Gundhalinu frowned. “Because you can’t see why I want to help Moon more than I want to help myself. Because you can’t feel what it is about her—” He closed his eyes, looking back. “Yes, she made me love her. But she didn’t mean to. She took by giving… and that makes all the difference.”

Herne held up the control box, a challenge. “Why do you think I’m giving her this?”

“Revenge.”

Herne looked down again, without an answer.

“No clone ever made is a perfect image of the original. Even identical twins aren’t the same, and they’re not created by a middleman. The control in cloning isn’t nearly that precise, all you ever have is an imperfect recreation.”

“A flawed copy,” Herne said harshly.

“Yes.” Gundhalinu pressed his mouth together. “But why couldn’t it be better for the things that were changed — lost, or gained, inadvertently?”

Herne seemed to consider the possibility. “Maybe…” He scratched his jaw. “If you’re so sure Moon’s not the same, why don’t you tell her the truth?”

Gundhalinu shook his head. “I tried to.” He looked down at his wrists, traced the scarring with unresponsive fingers. “How can I tell her a thing like that?”

“Failed-suicide,” Herne whispered.

Gundhalinu stiffened, pushed up onto his knees. But then he saw that Herne was not trying to bait him.

“Did she drive you to that?” with bald curiosity, without rancor. Herne plucked at his braces like a harpist.

“No.” Gundhalinu shook his head, sinking back again. “She made me see that there might be some reason to go on living.” It struck him as strange that it did not seem stranger to be telling this to an Unclassified, sitting on the floor in a brothel. “All my life I never imagined it was possible to survive without the armor of one’s honor intact.

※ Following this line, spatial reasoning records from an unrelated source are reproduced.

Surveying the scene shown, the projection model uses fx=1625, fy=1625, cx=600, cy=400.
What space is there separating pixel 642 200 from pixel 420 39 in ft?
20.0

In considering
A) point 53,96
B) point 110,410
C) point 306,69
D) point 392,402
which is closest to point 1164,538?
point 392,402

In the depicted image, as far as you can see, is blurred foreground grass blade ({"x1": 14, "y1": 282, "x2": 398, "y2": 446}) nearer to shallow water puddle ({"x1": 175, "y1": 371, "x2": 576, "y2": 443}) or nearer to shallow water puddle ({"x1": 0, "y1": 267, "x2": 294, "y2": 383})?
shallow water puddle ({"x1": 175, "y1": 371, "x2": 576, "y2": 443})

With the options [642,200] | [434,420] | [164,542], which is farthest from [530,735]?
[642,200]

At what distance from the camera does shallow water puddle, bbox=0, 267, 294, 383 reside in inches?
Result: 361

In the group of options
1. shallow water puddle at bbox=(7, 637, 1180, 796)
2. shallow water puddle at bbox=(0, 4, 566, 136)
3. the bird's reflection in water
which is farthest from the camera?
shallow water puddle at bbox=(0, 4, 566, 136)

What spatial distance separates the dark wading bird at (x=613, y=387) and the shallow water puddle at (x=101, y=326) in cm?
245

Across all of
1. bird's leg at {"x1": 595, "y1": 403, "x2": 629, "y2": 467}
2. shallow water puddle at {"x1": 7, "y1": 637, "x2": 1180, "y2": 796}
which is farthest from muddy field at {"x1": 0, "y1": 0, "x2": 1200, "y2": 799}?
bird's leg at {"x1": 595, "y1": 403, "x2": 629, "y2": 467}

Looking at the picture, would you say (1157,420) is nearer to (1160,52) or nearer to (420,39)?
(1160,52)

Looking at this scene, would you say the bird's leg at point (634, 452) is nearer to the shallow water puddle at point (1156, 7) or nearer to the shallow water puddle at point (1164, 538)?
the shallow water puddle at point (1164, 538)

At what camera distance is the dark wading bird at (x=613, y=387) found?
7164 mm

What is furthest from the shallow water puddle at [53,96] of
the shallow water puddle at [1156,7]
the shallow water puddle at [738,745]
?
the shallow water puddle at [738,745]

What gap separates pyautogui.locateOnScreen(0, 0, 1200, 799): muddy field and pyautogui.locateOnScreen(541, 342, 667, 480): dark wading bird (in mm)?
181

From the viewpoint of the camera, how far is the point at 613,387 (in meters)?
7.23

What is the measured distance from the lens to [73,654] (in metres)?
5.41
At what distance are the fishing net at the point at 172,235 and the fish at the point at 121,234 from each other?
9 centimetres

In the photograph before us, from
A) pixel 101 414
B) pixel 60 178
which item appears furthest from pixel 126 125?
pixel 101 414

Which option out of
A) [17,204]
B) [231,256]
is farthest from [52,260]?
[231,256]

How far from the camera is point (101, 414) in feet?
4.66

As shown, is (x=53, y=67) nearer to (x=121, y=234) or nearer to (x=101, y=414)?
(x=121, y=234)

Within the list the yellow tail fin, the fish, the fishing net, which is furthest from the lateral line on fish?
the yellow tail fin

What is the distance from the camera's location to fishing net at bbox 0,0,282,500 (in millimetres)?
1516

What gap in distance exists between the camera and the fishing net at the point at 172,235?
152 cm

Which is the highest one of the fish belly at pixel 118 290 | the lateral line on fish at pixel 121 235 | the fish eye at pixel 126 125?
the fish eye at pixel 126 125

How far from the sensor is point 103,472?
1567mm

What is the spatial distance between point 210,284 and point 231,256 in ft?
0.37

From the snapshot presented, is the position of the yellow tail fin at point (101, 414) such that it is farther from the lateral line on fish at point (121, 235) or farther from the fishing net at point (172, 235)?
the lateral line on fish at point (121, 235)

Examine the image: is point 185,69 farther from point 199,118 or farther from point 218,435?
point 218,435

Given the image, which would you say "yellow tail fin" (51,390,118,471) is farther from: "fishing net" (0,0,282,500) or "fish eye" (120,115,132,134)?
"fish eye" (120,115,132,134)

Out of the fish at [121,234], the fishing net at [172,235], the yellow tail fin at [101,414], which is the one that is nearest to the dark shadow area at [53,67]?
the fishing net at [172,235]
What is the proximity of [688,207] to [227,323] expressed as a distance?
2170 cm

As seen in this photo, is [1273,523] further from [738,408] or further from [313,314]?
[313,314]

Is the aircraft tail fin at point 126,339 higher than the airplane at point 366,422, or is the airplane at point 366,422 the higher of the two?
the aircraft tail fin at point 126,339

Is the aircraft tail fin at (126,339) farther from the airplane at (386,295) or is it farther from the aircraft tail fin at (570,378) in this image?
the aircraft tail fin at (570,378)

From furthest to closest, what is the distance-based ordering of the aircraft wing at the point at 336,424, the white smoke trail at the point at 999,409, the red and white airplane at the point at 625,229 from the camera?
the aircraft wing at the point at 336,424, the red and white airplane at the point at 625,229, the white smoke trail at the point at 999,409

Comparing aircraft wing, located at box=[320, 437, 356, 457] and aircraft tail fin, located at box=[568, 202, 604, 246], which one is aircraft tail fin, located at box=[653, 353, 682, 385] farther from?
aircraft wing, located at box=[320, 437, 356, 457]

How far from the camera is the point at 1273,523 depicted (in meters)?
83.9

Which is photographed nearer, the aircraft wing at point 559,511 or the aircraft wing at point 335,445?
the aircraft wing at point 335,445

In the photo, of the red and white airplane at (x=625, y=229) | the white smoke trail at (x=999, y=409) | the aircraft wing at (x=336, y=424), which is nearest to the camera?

And yet, here I am—” not quite a laugh, “—naked to the universe. And it hurts like hell… but maybe that’s only because now I feel everything more clearly.” And I don’t know yet whether I want it like this or not.

“You’ll get used to it,” Herne said sourly. “You know, I never used to be able to figure that at all — how you Techs swallowed poison any time life gave you a kick in the butt. You’d be dead a hundred times over if you’d been through my life — a thousand tunes!”

“You’re right.” Gundhalinu cringed at the idea of being trapped inside Herne’s mind. “Gods, that would be a fate worse than death.”

Herne looked at him with bleak disgust, with the unrelenting hatred of half his world’s people, until he felt his brittle arrogance crumble, and his gaze broke. “Yes. “Death before dishonor’ is a rich man’s privilege. Just like the water of life…” But nobody really owns Life, or Death.

“I used to think there was nothing more important to me than my life, there was nothing that could ever make me understand weaklings like you who’d throw it away. Survival was all that was important, it didn’t matter how you survived—”

“Was?” Gundhalinu rested his head against the wall, catching the past tense. His tongue absently explored the place where a tooth had been. He followed Herne’s glance down the exoskeleton that encased his lower body, realizing all that it implied the loss of — all that had made Herne a man in his own eyes, in the eyes of the world he belonged to. “You don’t have to stay here, you know. You could get that fixed on Kharemough.”

“After five years?” Herne’s voice rose, ready with all the arguments, all the answers he must have gone over and over endlessly in his own mind. “Nobody has that kind of money. I sure as hell don’t I don’t even have enough to get off this goddamn spitball!”

“Go to the authorities. They aren’t going to leave any off worlder behind who doesn’t want to stay.”

“Yeah, sure.” Herne pulled a bottle out from under his bed, un stoppered it and drank without offering to share it. “You have any idea, Blue, of how many outstanding charges I got against me back home? And a lot of other places. If you think I’m going to sweat blood in some penal colony for the rest of my life, you’re crazy.” He drank again, deeply.

“Then it doesn’t look like you’ve got much in the way of open options.” And you probably don’t deserve any. But he felt an unexpected prick of empathy. Sainted ancestors — what if I had been born in his body, and he in mine… “I’m — sorry.”